**Aim of the exercise:**
Render the items below as a two-column CSV with the header input,output, one row per item. Put each item's text and its answer in their own double-quoted fields, with line breaks replaced by spaces, and leave the pictures out.

**Information given:**
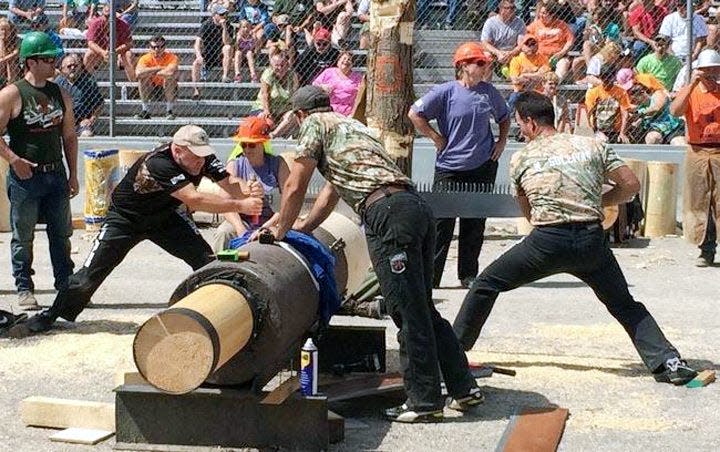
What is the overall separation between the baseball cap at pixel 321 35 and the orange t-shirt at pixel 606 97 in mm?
3411

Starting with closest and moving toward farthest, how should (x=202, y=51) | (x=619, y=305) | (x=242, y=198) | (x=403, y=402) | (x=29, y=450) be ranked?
1. (x=29, y=450)
2. (x=403, y=402)
3. (x=619, y=305)
4. (x=242, y=198)
5. (x=202, y=51)

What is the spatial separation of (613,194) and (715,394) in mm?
1309

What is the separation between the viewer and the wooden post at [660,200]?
45.3 ft

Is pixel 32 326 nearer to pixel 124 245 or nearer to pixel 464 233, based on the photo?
pixel 124 245

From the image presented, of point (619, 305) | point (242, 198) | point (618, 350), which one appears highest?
point (242, 198)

**Answer for this exercise:**
input,output
"What is the overall separation between the baseball cap at pixel 321 35 and the orange t-shirt at pixel 606 97 in mm?","3411"
"Starting with closest and moving toward farthest, how should (x=202, y=51) | (x=619, y=305) | (x=242, y=198) | (x=403, y=402) | (x=29, y=450) be ranked?","1. (x=29, y=450) 2. (x=403, y=402) 3. (x=619, y=305) 4. (x=242, y=198) 5. (x=202, y=51)"
"What is the spatial separation of (613,194) and (715,394) in mm?","1309"
"What is the separation between the viewer and the wooden post at [660,200]?","45.3 ft"
"Is pixel 32 326 nearer to pixel 124 245 or nearer to pixel 464 233, based on the photo?","pixel 124 245"
"From the image presented, of point (619, 305) | point (242, 198) | point (618, 350), which one appears highest?","point (242, 198)"